Students at Kwantlen have been collecting signatures to petition to leave the CFS-BC. Until the outcome of the petition is known, Kwantlen students will remain members of both organizations. Hosein says, there has been “some animosity” between the KSA and the CFS in the past, and it “seems [the KSA] is neglected on a lot of issues.”
The ABCS is different from other provincial lobbying organizations in many ways. According to Connolly, when the student groups came together to create the ABCS, they pulled ideas that they saw working in other organizations, as well as setting out provisions to ensure things they didn’t see as effective wouldn’t repeat themselves in the new organization.
As the ABCS represents students from undergraduate, graduate, and trades schools,they are considering implementing caucuses for the different categories of students so that they can discuss what their group needs and raise it with the rest of the group.
One thing the ABCS prides themselves on is what Connolly refers to as an “easy-in, easy-out model,” where it is simple process to join the ABCS, and to leave.
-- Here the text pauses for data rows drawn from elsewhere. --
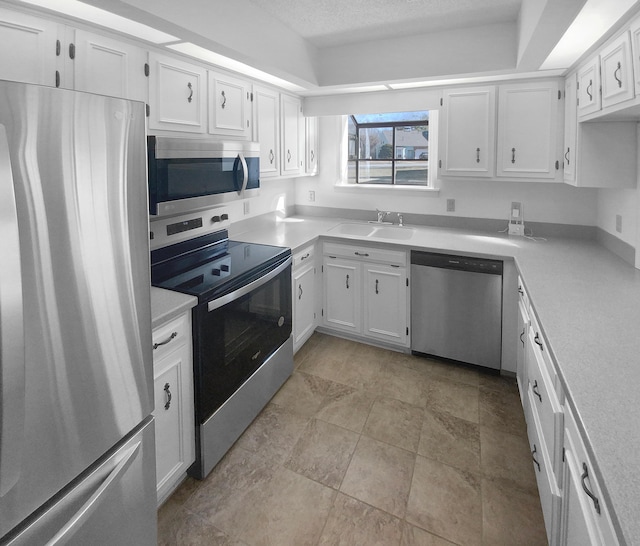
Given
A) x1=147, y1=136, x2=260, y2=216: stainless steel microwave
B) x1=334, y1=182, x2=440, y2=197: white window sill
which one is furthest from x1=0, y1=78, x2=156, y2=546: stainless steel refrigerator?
x1=334, y1=182, x2=440, y2=197: white window sill

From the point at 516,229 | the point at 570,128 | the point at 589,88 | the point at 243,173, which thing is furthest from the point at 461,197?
the point at 243,173

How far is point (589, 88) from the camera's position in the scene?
2217 millimetres

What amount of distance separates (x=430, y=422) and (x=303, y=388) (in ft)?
2.82

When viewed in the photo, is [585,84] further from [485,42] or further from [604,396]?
[604,396]

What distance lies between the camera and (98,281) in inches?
38.4

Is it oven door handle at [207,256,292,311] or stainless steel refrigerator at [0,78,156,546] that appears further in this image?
oven door handle at [207,256,292,311]

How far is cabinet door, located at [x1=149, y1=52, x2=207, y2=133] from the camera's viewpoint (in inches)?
78.0

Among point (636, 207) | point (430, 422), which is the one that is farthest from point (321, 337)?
point (636, 207)

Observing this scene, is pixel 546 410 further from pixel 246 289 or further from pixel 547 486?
pixel 246 289

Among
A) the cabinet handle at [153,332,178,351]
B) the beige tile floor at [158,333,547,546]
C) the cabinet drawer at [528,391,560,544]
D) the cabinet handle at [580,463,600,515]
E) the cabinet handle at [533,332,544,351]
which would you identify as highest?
the cabinet handle at [153,332,178,351]

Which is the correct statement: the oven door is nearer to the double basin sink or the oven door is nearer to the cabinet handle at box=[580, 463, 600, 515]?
the double basin sink

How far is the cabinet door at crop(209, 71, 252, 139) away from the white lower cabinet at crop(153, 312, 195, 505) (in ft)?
4.31

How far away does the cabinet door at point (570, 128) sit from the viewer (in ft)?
8.21

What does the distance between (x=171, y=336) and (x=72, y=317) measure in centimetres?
79
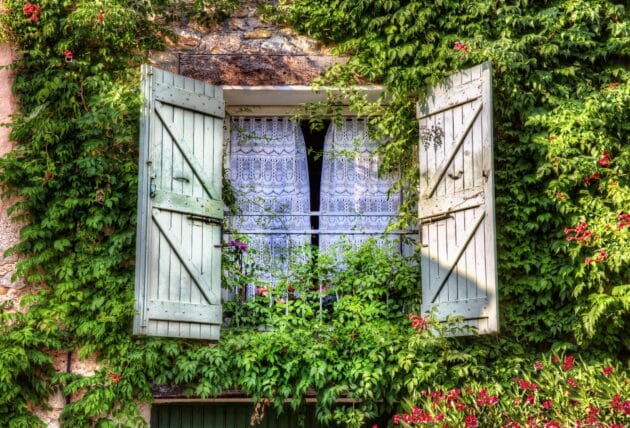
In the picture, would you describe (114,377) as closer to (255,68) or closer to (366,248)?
(366,248)

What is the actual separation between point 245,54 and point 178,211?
5.38ft

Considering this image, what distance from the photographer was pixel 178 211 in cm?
689

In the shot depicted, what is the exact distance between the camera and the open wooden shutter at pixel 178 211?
6.71m

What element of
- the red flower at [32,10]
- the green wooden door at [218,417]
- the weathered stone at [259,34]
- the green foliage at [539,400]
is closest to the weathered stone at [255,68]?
the weathered stone at [259,34]

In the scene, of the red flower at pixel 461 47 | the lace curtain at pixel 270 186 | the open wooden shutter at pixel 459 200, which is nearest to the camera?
the open wooden shutter at pixel 459 200

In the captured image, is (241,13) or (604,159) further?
(241,13)

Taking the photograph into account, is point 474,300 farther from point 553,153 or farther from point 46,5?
point 46,5

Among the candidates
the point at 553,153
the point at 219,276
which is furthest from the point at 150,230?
the point at 553,153

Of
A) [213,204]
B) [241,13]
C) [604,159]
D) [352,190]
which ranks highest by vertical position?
[241,13]

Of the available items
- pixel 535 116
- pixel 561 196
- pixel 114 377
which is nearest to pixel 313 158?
pixel 535 116

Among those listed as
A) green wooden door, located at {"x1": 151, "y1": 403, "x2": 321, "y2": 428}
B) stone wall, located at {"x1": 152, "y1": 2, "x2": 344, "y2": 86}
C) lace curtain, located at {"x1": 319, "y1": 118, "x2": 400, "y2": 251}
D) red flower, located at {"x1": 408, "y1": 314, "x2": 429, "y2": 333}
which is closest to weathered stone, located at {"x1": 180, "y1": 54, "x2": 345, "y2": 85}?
stone wall, located at {"x1": 152, "y1": 2, "x2": 344, "y2": 86}

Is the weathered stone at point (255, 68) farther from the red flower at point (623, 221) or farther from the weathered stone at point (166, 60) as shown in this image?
the red flower at point (623, 221)

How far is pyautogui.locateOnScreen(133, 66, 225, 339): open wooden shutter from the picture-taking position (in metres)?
6.71

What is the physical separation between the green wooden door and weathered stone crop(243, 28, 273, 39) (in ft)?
9.55
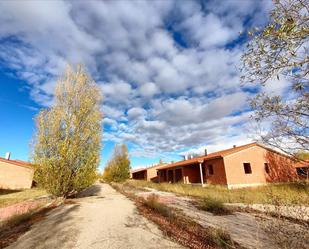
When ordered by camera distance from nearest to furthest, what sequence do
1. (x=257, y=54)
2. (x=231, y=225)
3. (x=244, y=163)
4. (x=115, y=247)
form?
(x=257, y=54), (x=115, y=247), (x=231, y=225), (x=244, y=163)

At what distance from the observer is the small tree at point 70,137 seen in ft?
35.2

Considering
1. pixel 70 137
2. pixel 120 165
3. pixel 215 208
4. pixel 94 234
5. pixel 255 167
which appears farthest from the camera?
pixel 120 165

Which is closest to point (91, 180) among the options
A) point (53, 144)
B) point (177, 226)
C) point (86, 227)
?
point (53, 144)

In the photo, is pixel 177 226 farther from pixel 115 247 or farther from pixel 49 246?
pixel 49 246

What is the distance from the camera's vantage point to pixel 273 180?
20500 millimetres

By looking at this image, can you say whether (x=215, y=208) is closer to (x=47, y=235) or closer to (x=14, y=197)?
(x=47, y=235)

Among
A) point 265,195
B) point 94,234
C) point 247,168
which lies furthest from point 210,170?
point 94,234

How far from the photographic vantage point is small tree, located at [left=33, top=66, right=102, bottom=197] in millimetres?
10734

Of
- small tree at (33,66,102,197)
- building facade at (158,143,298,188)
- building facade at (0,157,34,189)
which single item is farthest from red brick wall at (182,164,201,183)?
building facade at (0,157,34,189)

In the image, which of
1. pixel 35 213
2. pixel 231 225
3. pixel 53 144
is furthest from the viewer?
pixel 53 144

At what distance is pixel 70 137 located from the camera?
37.4 ft

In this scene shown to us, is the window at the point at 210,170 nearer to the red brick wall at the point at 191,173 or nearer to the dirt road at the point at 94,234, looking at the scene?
the red brick wall at the point at 191,173

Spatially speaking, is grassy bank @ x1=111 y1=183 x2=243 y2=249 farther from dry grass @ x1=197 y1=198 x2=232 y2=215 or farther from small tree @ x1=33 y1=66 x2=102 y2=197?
small tree @ x1=33 y1=66 x2=102 y2=197

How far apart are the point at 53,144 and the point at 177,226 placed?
872 centimetres
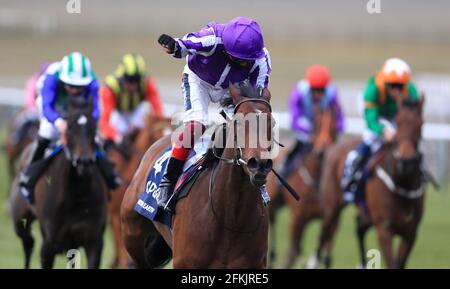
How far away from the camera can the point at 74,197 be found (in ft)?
28.1

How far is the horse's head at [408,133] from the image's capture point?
9.58m

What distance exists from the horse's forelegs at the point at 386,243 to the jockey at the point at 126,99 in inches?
120

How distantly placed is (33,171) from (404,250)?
356cm

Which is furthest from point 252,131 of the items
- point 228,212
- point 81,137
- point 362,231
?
point 362,231

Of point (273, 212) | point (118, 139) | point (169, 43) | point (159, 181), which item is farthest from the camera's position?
point (273, 212)

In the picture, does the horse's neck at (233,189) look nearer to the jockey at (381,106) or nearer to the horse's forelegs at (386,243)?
the horse's forelegs at (386,243)

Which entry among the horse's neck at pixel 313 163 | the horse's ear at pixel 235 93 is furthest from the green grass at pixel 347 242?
the horse's ear at pixel 235 93

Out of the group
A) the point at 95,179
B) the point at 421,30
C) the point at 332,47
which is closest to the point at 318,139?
the point at 95,179

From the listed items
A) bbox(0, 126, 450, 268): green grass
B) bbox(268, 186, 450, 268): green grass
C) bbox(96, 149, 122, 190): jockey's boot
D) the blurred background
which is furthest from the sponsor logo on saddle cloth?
the blurred background

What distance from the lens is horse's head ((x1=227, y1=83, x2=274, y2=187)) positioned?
5.46 metres

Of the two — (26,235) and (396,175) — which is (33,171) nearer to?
(26,235)

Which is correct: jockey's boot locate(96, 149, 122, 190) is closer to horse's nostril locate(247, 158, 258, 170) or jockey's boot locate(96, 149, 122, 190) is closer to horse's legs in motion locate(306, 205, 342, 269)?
horse's legs in motion locate(306, 205, 342, 269)

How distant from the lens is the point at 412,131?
956cm
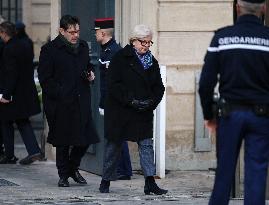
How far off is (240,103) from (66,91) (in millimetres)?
3962

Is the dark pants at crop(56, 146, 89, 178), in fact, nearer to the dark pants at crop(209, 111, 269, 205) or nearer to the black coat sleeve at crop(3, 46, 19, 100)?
the black coat sleeve at crop(3, 46, 19, 100)

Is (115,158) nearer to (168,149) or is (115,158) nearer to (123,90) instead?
(123,90)

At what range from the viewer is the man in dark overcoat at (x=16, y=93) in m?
13.9

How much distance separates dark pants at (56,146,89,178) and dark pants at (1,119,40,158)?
7.34 feet

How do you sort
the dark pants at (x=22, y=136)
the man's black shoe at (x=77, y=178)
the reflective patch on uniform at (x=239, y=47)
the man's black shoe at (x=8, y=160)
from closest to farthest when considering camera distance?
the reflective patch on uniform at (x=239, y=47) < the man's black shoe at (x=77, y=178) < the dark pants at (x=22, y=136) < the man's black shoe at (x=8, y=160)

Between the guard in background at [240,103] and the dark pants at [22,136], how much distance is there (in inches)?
255

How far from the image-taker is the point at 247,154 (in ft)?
25.7

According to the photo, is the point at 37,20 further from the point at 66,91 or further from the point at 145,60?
the point at 145,60

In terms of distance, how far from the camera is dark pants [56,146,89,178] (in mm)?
11703

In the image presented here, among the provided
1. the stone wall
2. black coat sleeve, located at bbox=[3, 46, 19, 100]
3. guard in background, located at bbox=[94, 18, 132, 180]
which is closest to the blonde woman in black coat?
guard in background, located at bbox=[94, 18, 132, 180]

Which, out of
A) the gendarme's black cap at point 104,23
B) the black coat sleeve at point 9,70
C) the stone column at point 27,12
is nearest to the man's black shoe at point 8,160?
the black coat sleeve at point 9,70

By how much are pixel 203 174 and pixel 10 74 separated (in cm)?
265

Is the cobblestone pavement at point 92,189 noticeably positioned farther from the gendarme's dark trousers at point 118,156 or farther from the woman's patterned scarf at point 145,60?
the woman's patterned scarf at point 145,60

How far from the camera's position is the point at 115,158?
11070 millimetres
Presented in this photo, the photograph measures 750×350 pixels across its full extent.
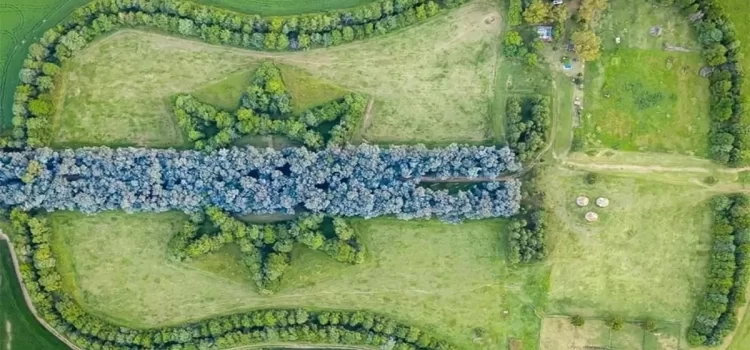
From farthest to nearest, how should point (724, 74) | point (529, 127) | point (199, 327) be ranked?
point (199, 327) → point (529, 127) → point (724, 74)

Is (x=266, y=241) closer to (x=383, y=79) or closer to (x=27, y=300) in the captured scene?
(x=383, y=79)

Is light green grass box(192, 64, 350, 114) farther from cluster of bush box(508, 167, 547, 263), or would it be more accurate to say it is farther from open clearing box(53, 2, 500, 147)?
cluster of bush box(508, 167, 547, 263)

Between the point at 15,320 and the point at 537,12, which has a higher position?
the point at 537,12

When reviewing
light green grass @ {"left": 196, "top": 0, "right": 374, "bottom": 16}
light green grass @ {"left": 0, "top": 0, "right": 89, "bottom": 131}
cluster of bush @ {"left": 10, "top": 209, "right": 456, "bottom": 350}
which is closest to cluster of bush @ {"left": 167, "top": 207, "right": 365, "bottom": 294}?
cluster of bush @ {"left": 10, "top": 209, "right": 456, "bottom": 350}

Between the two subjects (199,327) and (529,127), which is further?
(199,327)

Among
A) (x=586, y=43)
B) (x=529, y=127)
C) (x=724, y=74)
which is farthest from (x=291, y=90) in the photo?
(x=724, y=74)

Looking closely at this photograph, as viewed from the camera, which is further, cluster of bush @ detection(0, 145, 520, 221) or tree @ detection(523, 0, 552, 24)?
tree @ detection(523, 0, 552, 24)
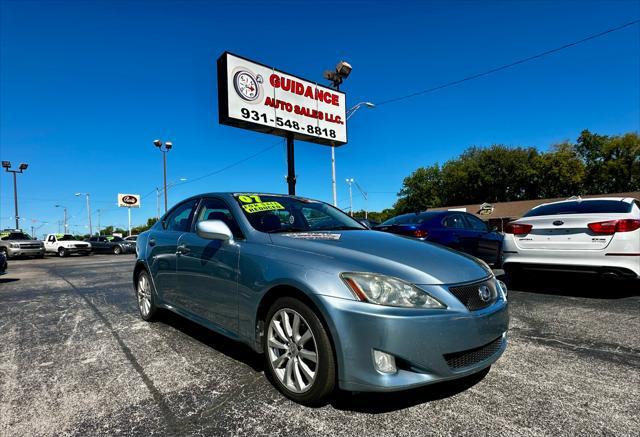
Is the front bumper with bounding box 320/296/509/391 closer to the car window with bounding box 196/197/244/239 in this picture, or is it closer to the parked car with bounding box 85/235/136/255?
the car window with bounding box 196/197/244/239

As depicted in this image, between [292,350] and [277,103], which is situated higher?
[277,103]

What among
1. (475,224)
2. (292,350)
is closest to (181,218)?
(292,350)

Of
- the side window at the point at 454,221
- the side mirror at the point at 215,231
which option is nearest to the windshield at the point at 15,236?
the side window at the point at 454,221

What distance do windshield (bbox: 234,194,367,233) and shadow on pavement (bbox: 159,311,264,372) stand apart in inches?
44.3

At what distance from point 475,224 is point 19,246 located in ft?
81.7

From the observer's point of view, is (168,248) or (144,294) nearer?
(168,248)

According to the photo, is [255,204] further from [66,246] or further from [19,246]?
[66,246]

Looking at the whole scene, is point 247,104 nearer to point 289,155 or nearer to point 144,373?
point 289,155

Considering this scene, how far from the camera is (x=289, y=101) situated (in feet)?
48.4

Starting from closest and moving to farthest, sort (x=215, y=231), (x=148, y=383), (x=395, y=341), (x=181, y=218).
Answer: (x=395, y=341) < (x=148, y=383) < (x=215, y=231) < (x=181, y=218)

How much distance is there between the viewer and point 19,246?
22.0m

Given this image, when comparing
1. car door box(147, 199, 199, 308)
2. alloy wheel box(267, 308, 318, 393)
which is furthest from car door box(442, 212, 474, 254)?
alloy wheel box(267, 308, 318, 393)

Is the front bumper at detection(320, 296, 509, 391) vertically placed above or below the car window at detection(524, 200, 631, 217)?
below

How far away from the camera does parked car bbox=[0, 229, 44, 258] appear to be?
21.9 meters
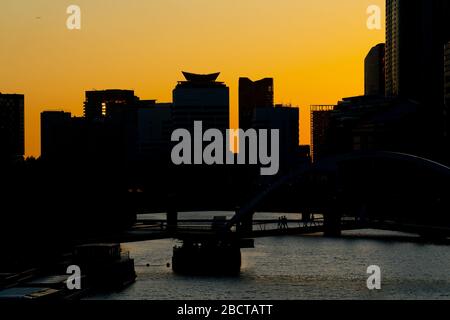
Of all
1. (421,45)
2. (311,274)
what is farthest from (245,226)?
(421,45)

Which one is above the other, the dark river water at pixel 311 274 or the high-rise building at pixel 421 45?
the high-rise building at pixel 421 45

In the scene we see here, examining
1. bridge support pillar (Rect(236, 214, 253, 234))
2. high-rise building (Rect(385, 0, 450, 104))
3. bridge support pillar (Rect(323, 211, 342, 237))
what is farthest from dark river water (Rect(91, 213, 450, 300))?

The student association just has to follow their own organization’s rules in regards to joining a new group, and write a letter to the board of the ABCS. For the KSA, all it took was a vote at council, as the ABCS currently does not require specific membership fees from each student in order for an organization to be a member. It is the same to leave, so long as the association provides 30 days notice.
One of the biggest conversations the ABCS is still having is in regards to funding. Currently, they are using a costs-shared model, where student groups decide how much they want to contribute, but it is uncertain if this is the model that will be continued. Connolly points out that there will be a minimum amount of money needed each year to ensure the running of the ABCS, to cover insurance and similar expenses.
The ABCS will be having an annual general meeting in May, where they will likely hammer out some of the finer details of the organization. The main idea, says Connolly, “is to be completely transparent.”
In the meantime, they are looking forward to a February campaign called “Trek to the Leg,” where student representatives travel to the B.C. Legislature in Victoria to meet with MLAs. They’ll be bringing a solutions-based approach, as Connolly emphasizes that it is important to express “what students need in a digestible way, to the government.”